▸ Stored data entries:
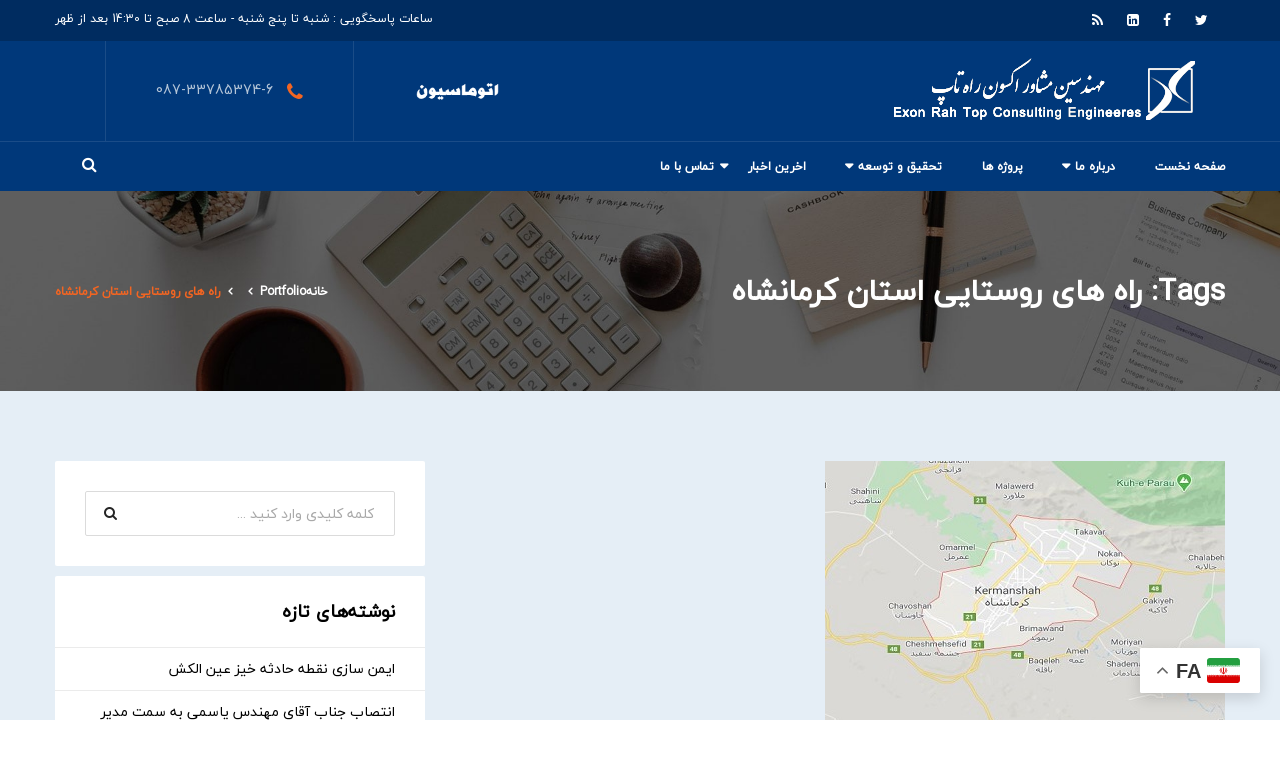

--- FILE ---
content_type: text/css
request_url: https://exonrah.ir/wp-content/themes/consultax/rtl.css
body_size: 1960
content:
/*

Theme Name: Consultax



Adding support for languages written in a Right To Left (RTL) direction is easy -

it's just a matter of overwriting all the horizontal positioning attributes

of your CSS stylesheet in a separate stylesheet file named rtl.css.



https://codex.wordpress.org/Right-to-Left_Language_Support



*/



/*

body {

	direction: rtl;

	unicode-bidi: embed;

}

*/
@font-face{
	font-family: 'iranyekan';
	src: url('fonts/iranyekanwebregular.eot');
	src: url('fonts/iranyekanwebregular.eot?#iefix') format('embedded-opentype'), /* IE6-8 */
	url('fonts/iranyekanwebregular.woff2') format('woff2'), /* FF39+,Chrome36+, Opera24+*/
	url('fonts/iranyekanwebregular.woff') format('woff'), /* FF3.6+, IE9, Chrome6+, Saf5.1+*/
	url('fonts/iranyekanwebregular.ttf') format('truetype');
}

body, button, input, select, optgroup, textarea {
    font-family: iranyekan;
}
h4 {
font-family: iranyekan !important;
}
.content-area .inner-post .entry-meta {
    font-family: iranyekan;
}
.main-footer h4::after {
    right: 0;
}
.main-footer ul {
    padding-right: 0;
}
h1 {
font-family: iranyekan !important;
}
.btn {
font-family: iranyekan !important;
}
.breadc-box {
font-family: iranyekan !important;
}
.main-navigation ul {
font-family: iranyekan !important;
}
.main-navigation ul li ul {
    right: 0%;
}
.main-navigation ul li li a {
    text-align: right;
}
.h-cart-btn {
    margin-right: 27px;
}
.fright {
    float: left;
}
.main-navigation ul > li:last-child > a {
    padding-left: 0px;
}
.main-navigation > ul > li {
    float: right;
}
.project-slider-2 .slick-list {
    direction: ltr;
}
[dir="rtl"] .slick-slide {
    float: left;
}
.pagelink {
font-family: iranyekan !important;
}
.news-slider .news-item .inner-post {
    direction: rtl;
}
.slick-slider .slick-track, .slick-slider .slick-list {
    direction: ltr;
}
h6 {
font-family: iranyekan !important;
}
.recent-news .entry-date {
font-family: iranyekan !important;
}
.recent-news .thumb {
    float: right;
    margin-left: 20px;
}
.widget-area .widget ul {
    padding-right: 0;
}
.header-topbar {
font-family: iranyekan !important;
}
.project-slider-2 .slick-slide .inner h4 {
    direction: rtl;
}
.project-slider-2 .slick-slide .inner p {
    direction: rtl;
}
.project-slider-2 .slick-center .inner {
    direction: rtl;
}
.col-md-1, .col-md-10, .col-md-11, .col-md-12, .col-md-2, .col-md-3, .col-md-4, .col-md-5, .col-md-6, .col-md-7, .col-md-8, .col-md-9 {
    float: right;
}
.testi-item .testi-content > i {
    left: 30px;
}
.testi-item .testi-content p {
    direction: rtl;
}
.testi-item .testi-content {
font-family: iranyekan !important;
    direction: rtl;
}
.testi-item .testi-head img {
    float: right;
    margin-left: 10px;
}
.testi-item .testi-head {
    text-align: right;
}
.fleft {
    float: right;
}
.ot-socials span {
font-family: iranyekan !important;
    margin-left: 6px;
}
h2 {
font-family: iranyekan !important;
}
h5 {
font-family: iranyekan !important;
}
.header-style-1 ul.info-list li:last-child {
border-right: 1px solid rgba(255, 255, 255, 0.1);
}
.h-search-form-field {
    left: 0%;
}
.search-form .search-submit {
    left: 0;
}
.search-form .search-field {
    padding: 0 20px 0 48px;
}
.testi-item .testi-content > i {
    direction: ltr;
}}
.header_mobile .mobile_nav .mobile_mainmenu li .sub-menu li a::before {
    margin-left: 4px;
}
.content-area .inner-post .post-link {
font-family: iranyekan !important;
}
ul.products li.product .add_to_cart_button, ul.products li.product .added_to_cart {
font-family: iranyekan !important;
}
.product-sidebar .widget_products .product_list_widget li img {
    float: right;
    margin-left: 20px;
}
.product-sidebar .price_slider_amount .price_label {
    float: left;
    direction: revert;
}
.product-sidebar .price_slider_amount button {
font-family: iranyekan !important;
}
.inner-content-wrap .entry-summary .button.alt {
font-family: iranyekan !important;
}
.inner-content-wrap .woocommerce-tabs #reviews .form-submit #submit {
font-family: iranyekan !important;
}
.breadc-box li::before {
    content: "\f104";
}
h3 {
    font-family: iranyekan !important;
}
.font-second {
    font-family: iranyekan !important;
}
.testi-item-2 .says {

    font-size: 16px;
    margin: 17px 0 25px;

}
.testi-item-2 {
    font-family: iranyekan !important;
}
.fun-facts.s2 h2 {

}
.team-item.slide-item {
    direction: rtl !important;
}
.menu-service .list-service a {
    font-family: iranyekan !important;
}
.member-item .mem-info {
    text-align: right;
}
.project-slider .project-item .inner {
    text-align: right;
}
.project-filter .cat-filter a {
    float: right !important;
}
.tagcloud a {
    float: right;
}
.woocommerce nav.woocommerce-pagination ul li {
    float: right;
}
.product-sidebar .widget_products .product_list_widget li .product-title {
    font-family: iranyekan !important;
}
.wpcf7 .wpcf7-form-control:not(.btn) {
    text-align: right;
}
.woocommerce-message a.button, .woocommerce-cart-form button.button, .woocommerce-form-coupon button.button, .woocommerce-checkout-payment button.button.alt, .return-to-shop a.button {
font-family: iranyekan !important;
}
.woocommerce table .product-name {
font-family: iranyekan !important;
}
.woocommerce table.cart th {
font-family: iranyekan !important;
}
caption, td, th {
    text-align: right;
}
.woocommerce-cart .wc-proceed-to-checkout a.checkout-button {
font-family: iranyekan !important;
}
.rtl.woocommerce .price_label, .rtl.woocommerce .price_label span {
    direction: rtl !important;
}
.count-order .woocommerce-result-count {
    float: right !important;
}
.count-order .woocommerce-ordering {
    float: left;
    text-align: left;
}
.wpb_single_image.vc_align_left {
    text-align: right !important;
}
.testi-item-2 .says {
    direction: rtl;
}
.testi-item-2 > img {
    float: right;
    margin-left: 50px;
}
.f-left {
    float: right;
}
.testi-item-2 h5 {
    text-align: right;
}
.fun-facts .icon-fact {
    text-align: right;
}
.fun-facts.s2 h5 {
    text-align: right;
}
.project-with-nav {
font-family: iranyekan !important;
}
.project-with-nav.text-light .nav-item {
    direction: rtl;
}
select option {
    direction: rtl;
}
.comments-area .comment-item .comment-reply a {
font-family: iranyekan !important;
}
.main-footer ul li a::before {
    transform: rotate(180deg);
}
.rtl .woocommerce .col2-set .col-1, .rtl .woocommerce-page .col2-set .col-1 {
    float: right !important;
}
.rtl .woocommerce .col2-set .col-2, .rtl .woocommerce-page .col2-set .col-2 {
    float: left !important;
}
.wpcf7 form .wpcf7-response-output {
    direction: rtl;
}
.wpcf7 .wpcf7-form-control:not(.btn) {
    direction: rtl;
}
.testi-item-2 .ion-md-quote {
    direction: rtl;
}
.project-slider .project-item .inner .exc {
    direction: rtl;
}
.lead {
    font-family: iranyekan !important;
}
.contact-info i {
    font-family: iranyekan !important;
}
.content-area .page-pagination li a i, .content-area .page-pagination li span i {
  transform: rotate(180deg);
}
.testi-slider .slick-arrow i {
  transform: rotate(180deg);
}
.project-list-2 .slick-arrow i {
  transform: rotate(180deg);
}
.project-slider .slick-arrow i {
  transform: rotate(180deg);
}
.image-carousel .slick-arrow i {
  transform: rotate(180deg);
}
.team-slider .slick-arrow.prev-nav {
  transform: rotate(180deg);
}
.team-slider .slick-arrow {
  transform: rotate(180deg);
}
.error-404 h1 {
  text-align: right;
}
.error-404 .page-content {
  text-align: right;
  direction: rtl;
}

▸ Exercise: What is needed is the number of lines in the records that contain the string "project", stated with nothing else.

▸ Completed exercise: 11